Luken connaissait ces infimes variations, ces silences trop longs, cette façon qu’avait son frère d’éviter son regard sans en avoir l’air. Et surtout, ce fichu tic nerveux—ses doigts traçant des motifs invisibles sur le bois du bar. Il allait ouvrir la bouche, lui poser la question qu’il fallait, quand Isaac parla le premier.

— T’as déjà eu cette sensation ?

Luken ne répondit pas tout de suite.

— Laquelle ?

Isaac inspira lentement, roula son verre entre ses paumes.

— Comme si t’avais fait une connerie… mais pas une de celles dont tu peux te sortir en souriant et en sortant un billet. Un truc… plus profond.

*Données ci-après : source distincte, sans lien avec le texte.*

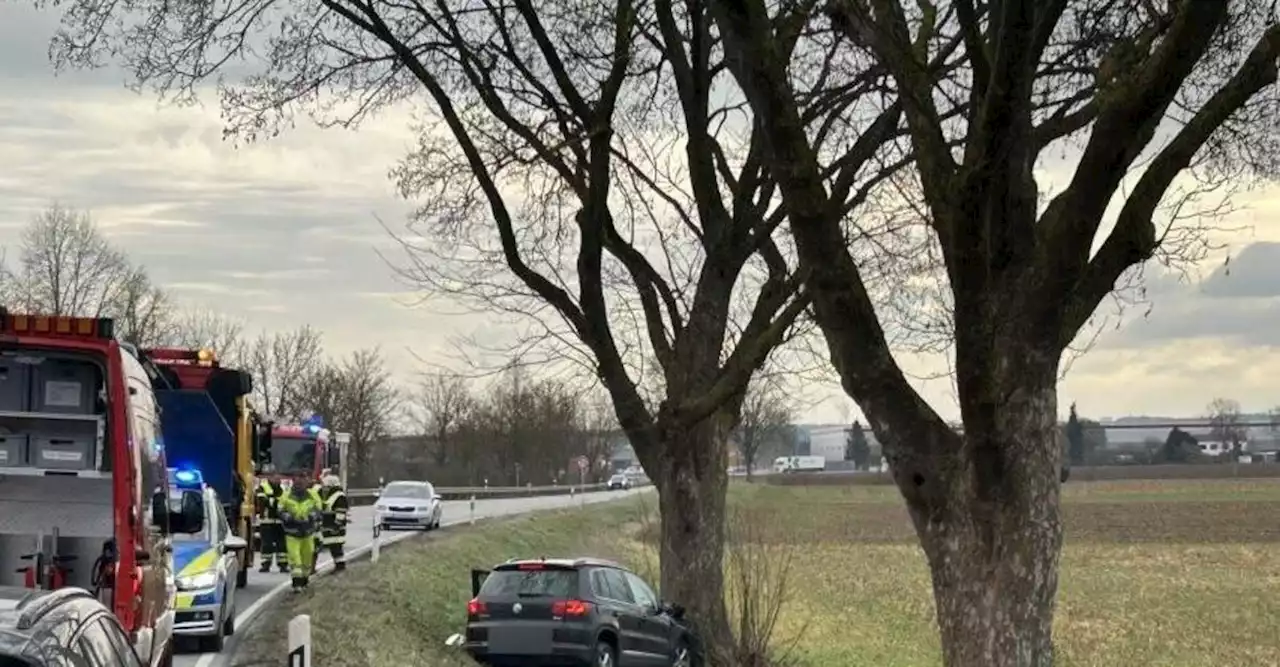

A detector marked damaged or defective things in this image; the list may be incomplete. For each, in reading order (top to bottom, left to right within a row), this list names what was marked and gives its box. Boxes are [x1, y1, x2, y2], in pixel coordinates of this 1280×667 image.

crashed dark suv [464, 560, 696, 667]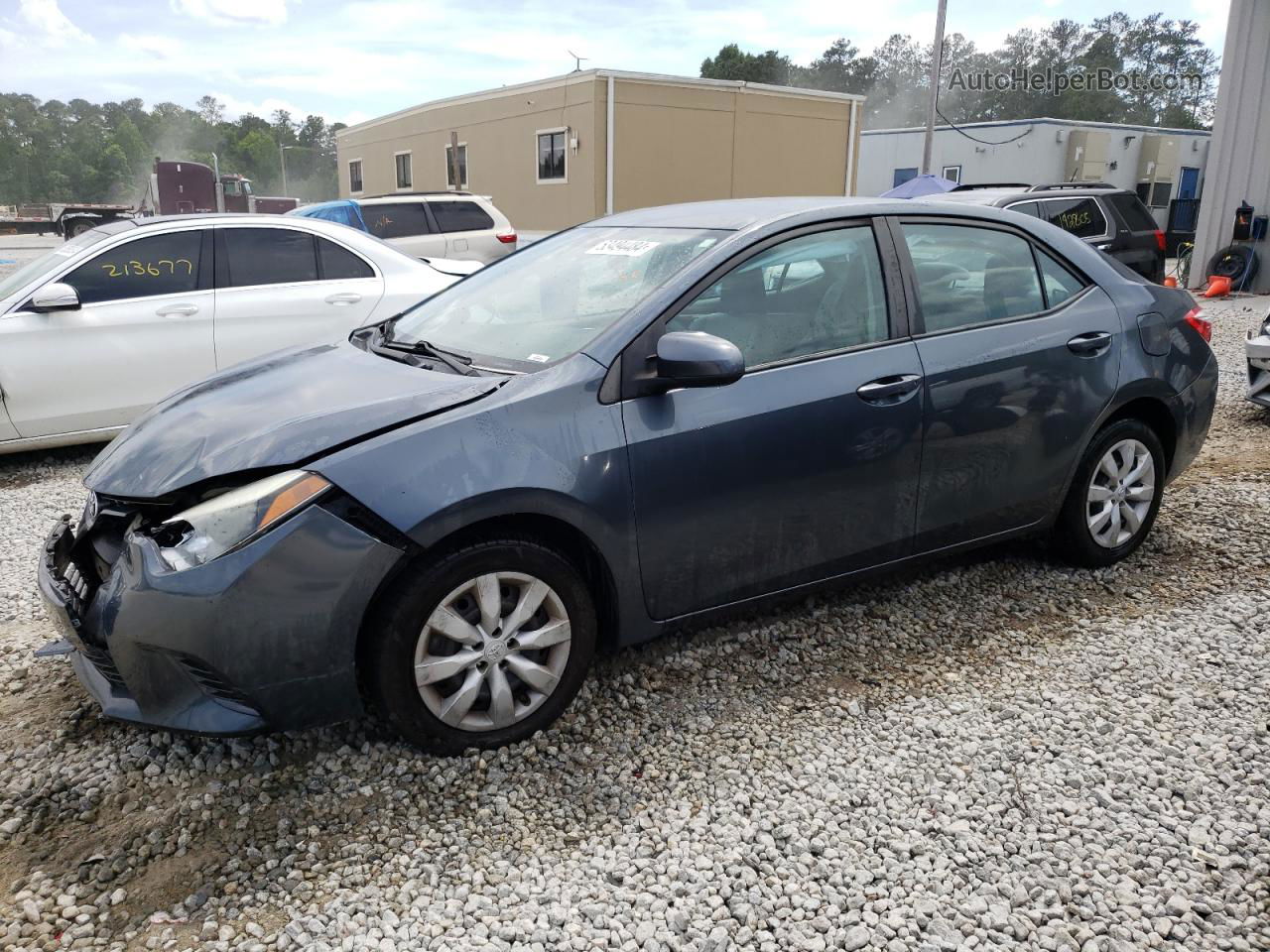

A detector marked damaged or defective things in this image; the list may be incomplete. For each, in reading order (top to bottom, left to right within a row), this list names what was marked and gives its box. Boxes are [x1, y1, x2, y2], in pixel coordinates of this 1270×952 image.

cracked headlight [158, 470, 333, 571]
damaged gray sedan [35, 197, 1214, 754]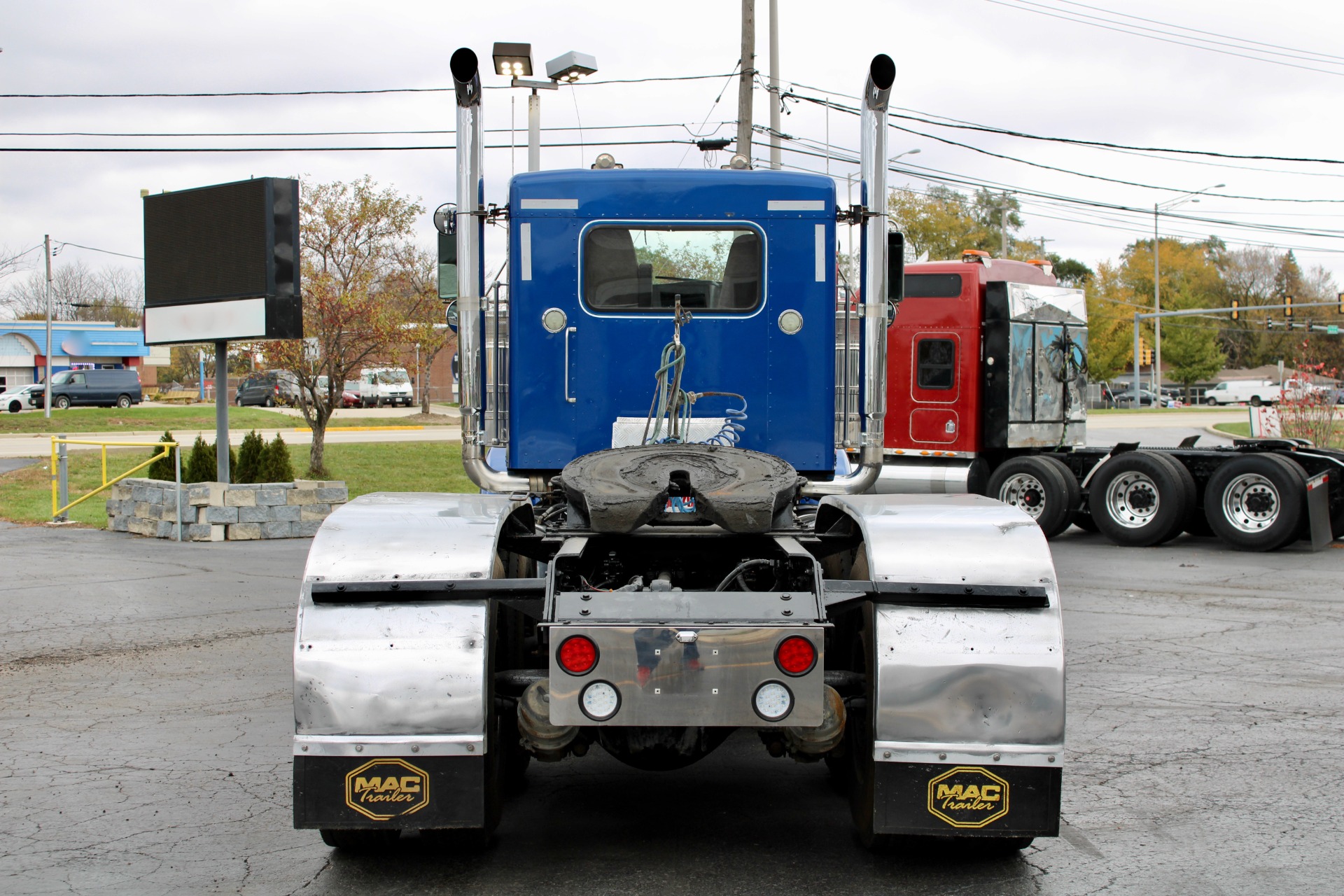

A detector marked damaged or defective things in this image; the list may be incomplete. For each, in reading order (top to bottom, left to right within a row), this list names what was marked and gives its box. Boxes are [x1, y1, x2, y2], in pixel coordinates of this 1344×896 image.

cracked asphalt [0, 521, 1338, 892]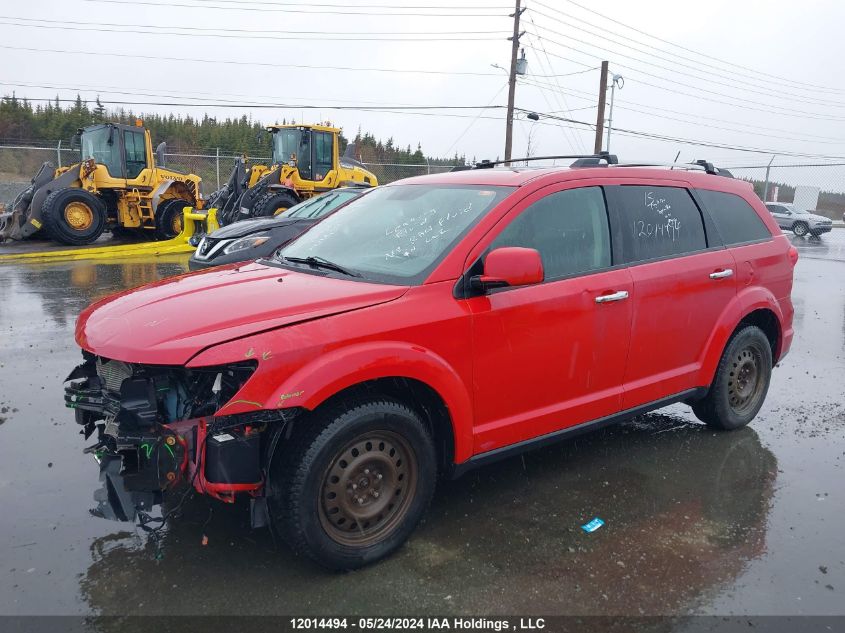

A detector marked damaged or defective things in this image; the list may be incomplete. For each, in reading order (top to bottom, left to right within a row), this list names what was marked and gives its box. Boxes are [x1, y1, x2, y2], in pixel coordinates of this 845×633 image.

crumpled front end [62, 350, 286, 524]
damaged red suv [64, 157, 792, 568]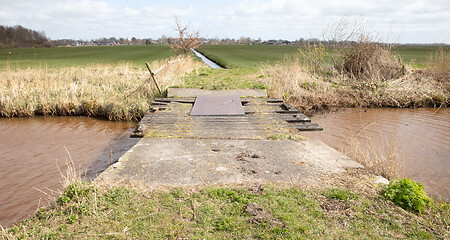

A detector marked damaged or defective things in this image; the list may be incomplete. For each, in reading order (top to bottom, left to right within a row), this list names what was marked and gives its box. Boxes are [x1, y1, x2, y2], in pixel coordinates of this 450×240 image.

rusty metal plate [191, 94, 246, 116]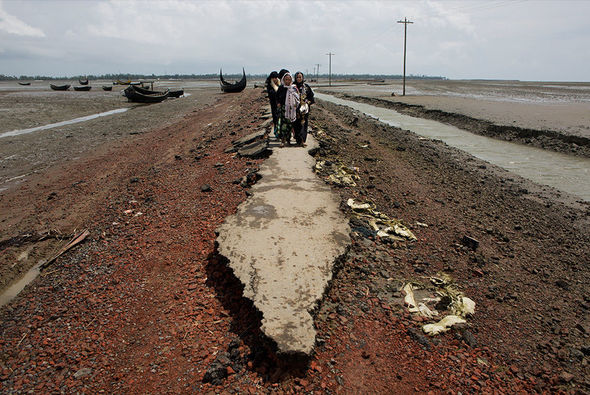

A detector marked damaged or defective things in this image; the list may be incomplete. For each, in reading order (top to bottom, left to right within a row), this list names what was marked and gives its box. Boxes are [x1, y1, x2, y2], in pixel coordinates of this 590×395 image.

cracked concrete slab [216, 135, 352, 356]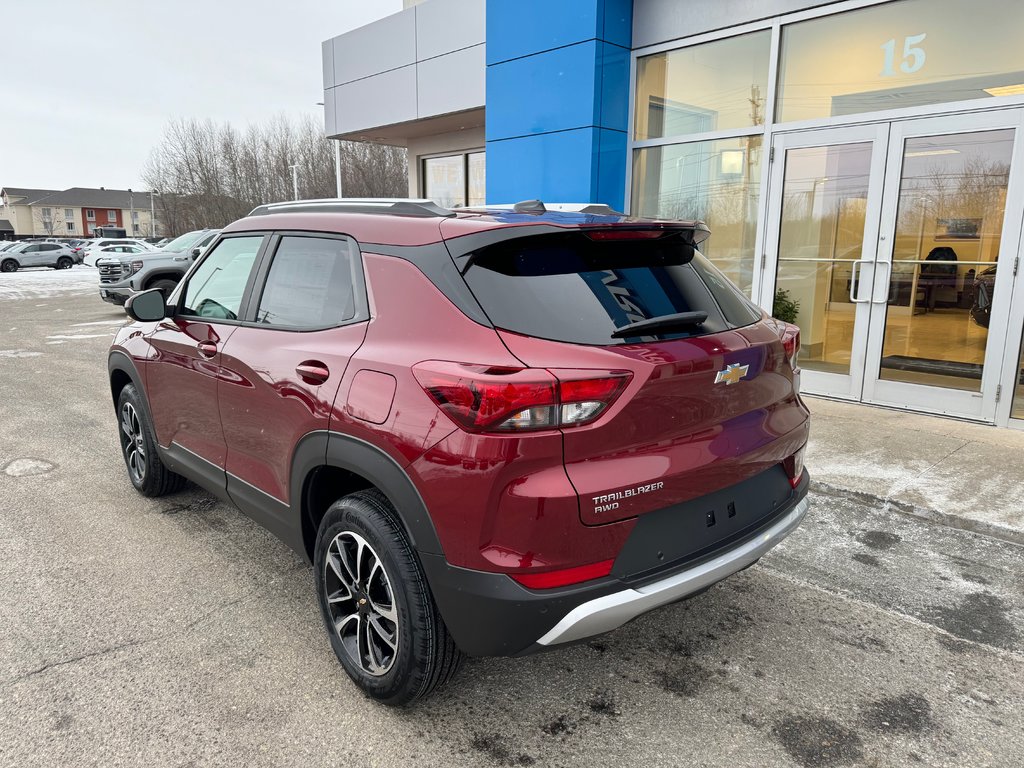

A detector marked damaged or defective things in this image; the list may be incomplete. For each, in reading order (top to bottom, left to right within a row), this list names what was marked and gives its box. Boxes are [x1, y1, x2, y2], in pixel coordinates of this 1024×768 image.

cracked pavement [2, 274, 1024, 765]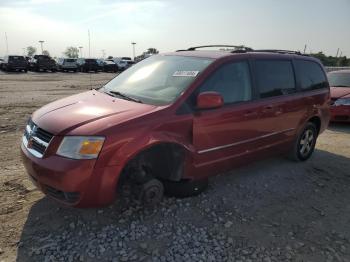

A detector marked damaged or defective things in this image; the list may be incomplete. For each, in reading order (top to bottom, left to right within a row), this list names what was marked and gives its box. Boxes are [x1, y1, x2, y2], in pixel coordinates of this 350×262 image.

damaged wheel [138, 178, 164, 207]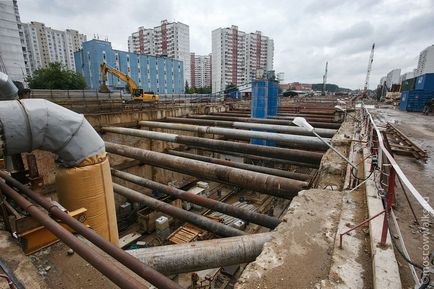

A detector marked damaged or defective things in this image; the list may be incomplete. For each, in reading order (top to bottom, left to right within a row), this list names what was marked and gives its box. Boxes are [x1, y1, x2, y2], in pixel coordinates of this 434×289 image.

rusty steel pipe [105, 141, 308, 198]
rusty steel pipe [102, 126, 322, 164]
rusty steel pipe [138, 120, 328, 150]
rusty steel pipe [166, 150, 312, 181]
rusty steel pipe [164, 117, 338, 137]
rusty steel pipe [0, 180, 147, 288]
rusty steel pipe [0, 170, 181, 288]
rusty steel pipe [112, 182, 246, 236]
rusty steel pipe [112, 169, 280, 227]
rusty steel pipe [125, 231, 272, 274]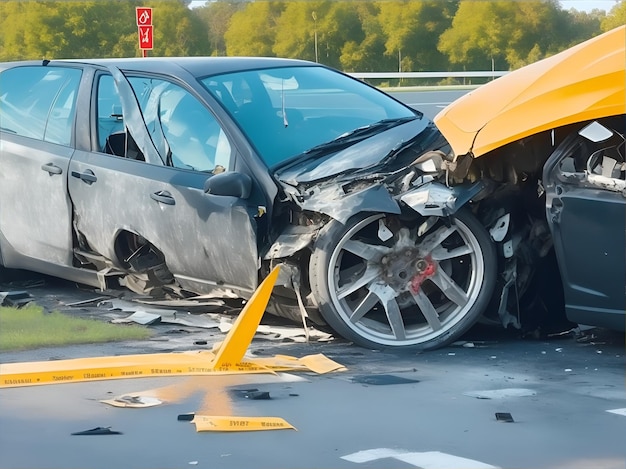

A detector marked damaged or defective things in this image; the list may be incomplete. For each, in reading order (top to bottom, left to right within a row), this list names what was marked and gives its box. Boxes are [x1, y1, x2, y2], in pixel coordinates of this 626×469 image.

damaged gray car [1, 32, 620, 348]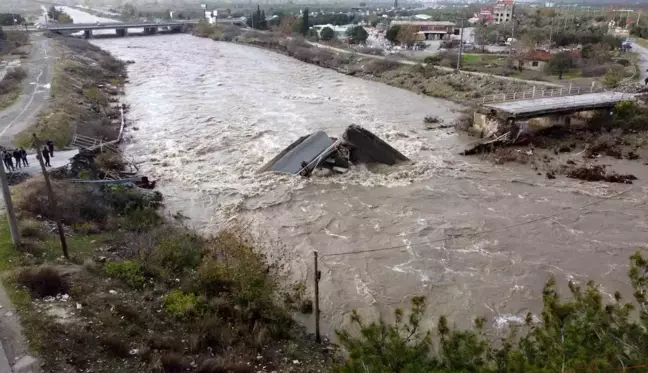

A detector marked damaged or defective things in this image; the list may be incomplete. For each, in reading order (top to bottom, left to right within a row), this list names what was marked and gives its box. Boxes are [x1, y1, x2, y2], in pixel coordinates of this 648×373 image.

damaged road [260, 125, 408, 176]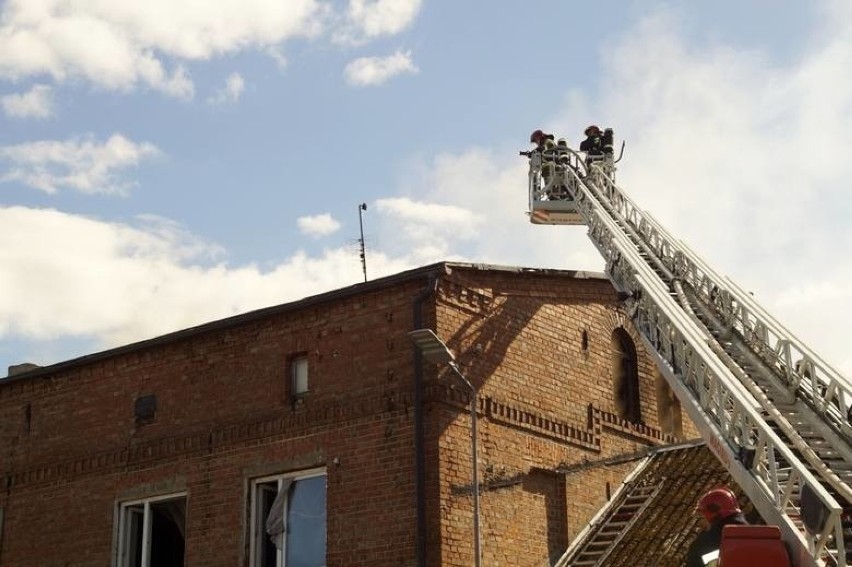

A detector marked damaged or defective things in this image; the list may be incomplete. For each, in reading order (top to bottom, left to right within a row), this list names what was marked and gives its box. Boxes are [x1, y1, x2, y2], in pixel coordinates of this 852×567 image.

broken window [608, 328, 644, 422]
broken window [115, 492, 186, 567]
broken window [250, 470, 326, 567]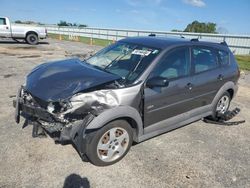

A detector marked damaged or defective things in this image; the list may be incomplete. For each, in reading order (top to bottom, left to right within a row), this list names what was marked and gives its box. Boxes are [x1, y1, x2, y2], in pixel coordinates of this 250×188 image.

damaged hood [24, 58, 120, 101]
damaged gray car [14, 36, 240, 166]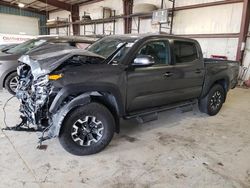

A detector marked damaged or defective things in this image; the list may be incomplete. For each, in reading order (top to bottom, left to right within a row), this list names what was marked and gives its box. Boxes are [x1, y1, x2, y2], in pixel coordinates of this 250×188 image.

crumpled hood [18, 44, 104, 79]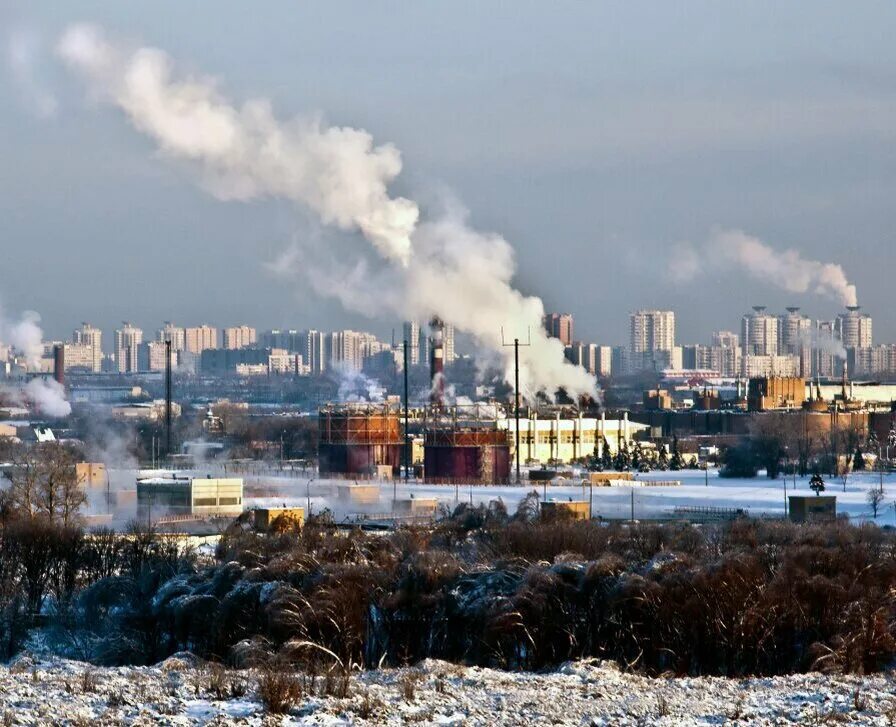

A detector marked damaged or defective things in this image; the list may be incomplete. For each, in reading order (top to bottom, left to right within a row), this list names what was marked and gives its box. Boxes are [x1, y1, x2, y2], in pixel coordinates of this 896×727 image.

rusty storage tank [316, 404, 400, 478]
rusty storage tank [422, 430, 508, 486]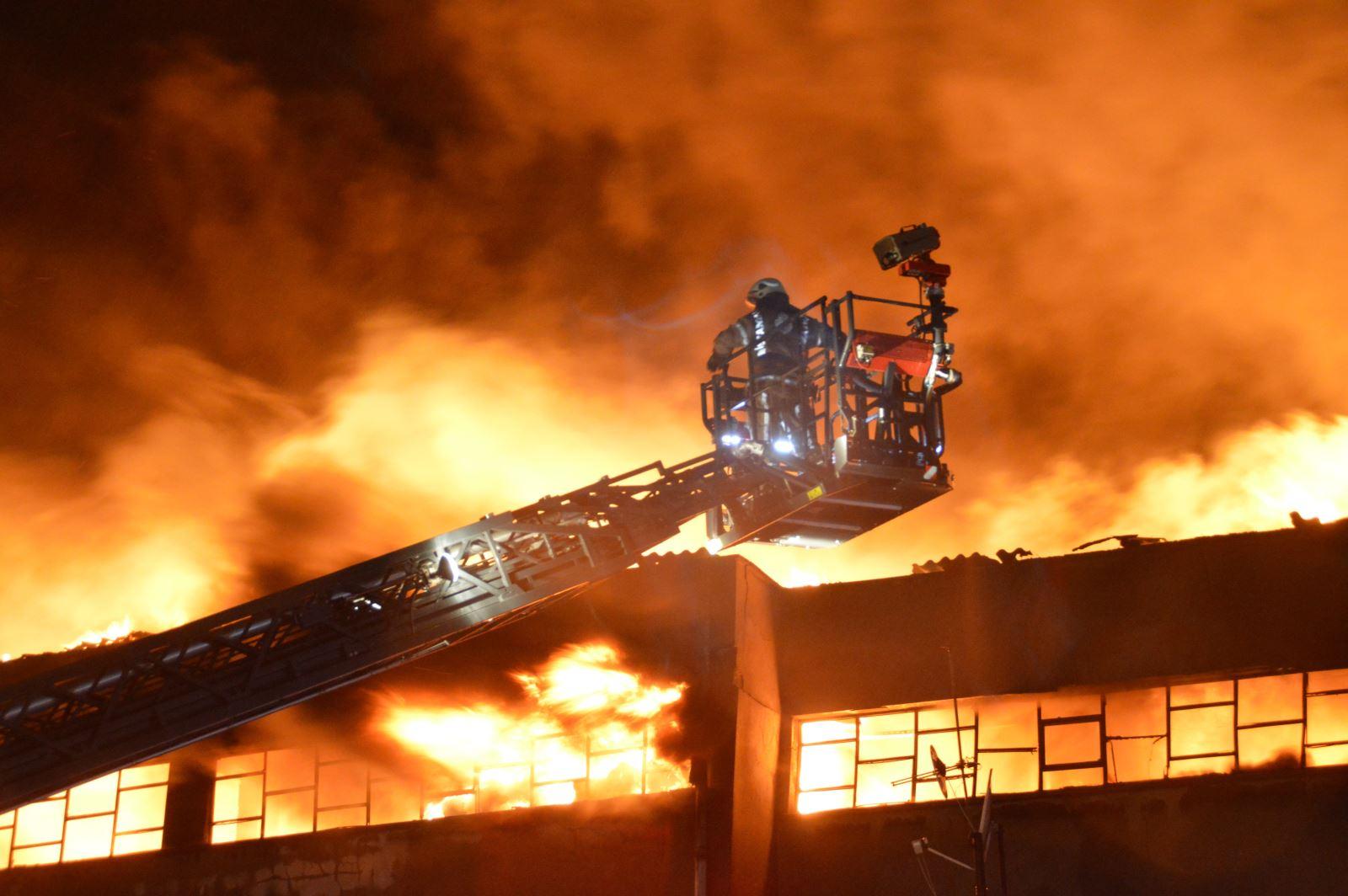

Luken sentit son estomac se nouer.

— T’es en train de me dire quelque chose ou t’essaies juste de vider ton sac ?

Isaac eut un sourire, mais il était tordu, sans chaleur.

— Un peu des deux.

Il finit son verre d’un trait, grimaça légèrement, puis posa son regard sur Luken.

— On devrait peut-être rentrer.

C’était une fuite. Un signal d’alarme déguisé. Isaac, le type qui traînait toujours plus longtemps que nécessaire, qui aimait faire durer les soirées jusqu’à ce que la ville s’efface derrière l’alcool et les rires, venait de proposer de partir.

Luken planta son regard dans le sien, scrutant les ombres qui se terraient derrière ses prunelles. Il n’y vit pas de peur franche, pas encore. Mais il y avait autre chose. Une tension sous-jacente, un calcul silencieux.

Il savait que ça ne servait à rien d’insister. Pas maintenant.

— Ouais. Allons-y.

Ils se levèrent en même temps. Ayden leur lança un regard en coin mais ne posa pas de question. Il savait quand il ne fallait pas en poser.

L’air nocturne s’engouffra dans leurs vêtements dès qu’ils franchirent la porte du bar. Une fraîcheur qui aurait dû être anodine, mais qui, ce soir, portait un goût amer. Luken avança, les mains enfoncées dans les poches. Isaac marchait à côté de lui, un peu plus tendu que d’habitude.

Quelque chose clochait.

Et Luken savait que les problèmes continueront de s’accumuler, sans qu’il ne puisse tout gérer de front. Pas si Isaac n’y mettait pas un peu du sien.